> _Texto fornecido_:
<<<<

Fidelíssimo ao livro, a história está toda ela no filme. Toda ela, de uma forma ou outra, sem rapidez no essencial, no que em muitos filmes me leva a perguntar «de onde vem tanto amor?». Aqui há a perseguição, o desespero, a culpa por não ter feito nada ainda, o desespero, a entrega. E tudo o que isso provocará. Há os boatos, o falar dos outros (que bem feitas estas cenas, com as personagens paradas, extáticas, ou só com o som de palavras sussurradas, que não se entendem, até subirem de tom e se tornarem acusadoras), que contrasta com o silêncio do jogo de cubos onde Levin e Kitty finalmente se entendem.
 
Poder-se-á ler por aí críticas de senhores (supostamente) entendidos em cinema. Um dos que li classifica o filme como «razoável». Quem é crítico de cinema tem uma certa tendência para escrever coisas muito más sobre os filmes, muitas vezes só destaca pela positiva filmes enfadonhos, mesmo, de muita política, de senhores cujo nome não pode ser tocado. Está-lhes no sangue, ou na carteira, não sei. Dizer que este filme é razoável é, no mínimo, dizer incompetente o crítico que o afirmou. O «síndrome-souflé» é outra expressão usada noutro sítio, como se os críticos tivessem de escrever com conceitos modernos e bonitos para chamar a atenção de leitores… esperem, têm mesmo! Porque, meus senhores, mesmo que não sintam as angústias das personagens, profundamente marcadas, profundamente vividas, ao menos a criação estética está. E estar isto, pelo menos, é mais, muito mais do que muitos filmes que por aí andam conseguem. Não se chora neste filme pela história em si, ou não só. Há lágrimas de alegria e de tristeza. Eu atrevo-me a dizer que há também lágrimas de beleza. De infinita beleza. O realizador está na posse de uma visão artística inigualável, talvez aqui extremada em virtuosismo, quase a raiar a loucura. Mas não está a própria Anna a raiar a loucura quando a sociedade machista e fechada em que vive desaprova o seu amor?

>>>>

> _Material fornecido_:
<<<<

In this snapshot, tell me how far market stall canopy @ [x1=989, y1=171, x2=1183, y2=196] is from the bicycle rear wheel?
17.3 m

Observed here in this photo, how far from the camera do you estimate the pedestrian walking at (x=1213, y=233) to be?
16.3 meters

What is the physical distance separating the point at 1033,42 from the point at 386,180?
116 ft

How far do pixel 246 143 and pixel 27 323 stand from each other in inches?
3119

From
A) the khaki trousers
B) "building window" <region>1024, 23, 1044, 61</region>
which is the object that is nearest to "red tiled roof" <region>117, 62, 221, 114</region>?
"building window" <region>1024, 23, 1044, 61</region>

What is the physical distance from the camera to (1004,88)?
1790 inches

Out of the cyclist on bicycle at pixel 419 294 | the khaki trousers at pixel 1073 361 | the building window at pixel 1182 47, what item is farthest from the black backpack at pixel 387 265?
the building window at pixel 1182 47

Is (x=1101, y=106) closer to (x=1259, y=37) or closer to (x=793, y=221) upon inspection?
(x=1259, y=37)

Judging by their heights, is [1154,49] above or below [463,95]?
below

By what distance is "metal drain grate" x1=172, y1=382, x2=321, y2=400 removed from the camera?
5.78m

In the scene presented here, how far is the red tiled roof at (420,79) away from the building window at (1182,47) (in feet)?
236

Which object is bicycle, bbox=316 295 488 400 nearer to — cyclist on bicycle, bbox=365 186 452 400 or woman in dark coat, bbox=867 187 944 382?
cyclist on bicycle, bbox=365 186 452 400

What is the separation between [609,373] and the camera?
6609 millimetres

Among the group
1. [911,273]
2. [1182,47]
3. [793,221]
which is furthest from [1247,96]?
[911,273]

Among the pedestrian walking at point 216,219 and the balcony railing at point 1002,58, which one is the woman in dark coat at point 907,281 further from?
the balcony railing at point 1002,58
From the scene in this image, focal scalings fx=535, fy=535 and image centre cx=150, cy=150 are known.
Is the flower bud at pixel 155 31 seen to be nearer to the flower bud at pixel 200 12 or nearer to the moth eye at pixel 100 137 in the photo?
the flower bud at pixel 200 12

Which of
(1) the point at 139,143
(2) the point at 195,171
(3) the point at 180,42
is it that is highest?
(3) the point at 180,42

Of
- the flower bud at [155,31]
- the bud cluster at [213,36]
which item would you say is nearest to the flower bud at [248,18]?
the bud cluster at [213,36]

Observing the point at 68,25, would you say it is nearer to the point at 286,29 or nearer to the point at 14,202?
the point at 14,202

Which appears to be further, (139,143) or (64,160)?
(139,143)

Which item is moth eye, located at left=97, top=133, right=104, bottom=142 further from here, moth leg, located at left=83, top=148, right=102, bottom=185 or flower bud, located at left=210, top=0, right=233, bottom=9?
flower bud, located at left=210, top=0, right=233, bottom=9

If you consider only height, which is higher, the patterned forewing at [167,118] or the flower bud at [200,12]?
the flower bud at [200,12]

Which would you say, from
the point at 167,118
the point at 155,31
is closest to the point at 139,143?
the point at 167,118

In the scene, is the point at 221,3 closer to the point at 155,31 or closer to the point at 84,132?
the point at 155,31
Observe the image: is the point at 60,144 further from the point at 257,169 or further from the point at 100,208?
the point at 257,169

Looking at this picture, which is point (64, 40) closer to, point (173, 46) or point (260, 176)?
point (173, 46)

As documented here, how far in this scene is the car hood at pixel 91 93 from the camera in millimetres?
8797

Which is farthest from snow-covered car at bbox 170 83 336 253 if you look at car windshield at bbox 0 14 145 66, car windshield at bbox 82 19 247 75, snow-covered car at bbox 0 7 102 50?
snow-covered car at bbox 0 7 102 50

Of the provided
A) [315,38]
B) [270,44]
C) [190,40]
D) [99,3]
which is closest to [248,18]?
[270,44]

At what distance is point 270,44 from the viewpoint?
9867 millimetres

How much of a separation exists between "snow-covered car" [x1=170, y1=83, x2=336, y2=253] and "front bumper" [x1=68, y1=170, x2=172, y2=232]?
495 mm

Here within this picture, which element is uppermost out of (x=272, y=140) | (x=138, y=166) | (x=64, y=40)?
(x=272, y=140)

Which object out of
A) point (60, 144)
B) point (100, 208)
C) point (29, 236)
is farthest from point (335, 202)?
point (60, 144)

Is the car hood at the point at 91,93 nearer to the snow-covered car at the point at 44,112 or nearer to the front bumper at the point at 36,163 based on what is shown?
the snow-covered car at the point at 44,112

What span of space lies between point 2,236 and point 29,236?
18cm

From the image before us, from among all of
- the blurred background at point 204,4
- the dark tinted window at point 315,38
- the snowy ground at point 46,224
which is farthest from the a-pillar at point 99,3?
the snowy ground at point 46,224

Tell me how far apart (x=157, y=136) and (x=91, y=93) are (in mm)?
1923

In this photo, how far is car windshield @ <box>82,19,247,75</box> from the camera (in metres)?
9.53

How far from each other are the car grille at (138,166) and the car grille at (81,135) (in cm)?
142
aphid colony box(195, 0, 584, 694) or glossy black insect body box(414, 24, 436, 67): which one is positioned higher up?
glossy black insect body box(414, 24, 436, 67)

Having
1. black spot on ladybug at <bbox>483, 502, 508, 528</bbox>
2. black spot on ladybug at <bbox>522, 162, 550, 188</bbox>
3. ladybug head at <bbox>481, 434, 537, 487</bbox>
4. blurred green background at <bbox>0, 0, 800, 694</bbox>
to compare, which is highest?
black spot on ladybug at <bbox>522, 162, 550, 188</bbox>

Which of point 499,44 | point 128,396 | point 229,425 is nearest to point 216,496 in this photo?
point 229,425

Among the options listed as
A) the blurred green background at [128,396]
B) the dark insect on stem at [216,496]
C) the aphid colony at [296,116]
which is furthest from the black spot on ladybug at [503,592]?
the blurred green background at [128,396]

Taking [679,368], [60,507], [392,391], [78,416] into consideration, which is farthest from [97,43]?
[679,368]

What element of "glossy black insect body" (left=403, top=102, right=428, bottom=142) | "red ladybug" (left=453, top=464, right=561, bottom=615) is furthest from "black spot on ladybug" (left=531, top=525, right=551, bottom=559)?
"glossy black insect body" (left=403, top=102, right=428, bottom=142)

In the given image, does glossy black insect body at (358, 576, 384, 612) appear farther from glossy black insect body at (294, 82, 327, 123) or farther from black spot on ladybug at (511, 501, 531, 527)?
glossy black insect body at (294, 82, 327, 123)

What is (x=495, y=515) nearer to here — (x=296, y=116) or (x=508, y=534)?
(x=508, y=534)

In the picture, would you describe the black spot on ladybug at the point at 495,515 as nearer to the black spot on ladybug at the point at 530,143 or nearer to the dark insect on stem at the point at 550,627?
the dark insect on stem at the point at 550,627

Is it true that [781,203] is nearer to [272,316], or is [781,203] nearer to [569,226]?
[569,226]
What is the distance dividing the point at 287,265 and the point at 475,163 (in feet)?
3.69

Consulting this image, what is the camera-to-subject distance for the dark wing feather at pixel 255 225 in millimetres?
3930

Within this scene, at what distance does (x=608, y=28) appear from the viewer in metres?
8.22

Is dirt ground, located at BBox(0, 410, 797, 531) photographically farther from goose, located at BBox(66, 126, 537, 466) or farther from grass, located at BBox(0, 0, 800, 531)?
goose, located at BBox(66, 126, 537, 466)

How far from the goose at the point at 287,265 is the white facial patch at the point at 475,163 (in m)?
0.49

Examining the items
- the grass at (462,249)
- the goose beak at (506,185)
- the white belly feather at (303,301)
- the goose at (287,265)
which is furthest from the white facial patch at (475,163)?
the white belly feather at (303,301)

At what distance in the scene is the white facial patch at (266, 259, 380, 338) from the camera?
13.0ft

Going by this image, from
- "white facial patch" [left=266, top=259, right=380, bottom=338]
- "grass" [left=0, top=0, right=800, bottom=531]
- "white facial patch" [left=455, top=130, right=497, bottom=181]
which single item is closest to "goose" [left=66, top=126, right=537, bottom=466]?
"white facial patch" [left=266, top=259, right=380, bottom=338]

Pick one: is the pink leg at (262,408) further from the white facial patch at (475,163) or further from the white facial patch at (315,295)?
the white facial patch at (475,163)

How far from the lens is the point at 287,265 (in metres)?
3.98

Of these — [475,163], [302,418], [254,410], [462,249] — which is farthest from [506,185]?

>>>>

> _Tarefa pedida_: Transcreva, sem qualquer alteração, o trecho do texto sobre o filme que se inicia nas palavras que contêm "Fidelíssimo ao livro, a" e termina em "finalmente se entendem.".

> _Resposta correta_:
Fidelíssimo ao livro, a história está toda ela no filme. Toda ela, de uma forma ou outra, sem rapidez no essencial, no que em muitos filmes me leva a perguntar «de onde vem tanto amor?». Aqui há a perseguição, o desespero, a culpa por não ter feito nada ainda, o desespero, a entrega. E tudo o que isso provocará. Há os boatos, o falar dos outros (que bem feitas estas cenas, com as personagens paradas, extáticas, ou só com o som de palavras sussurradas, que não se entendem, até subirem de tom e se tornarem acusadoras), que contrasta com o silêncio do jogo de cubos onde Levin e Kitty finalmente se entendem.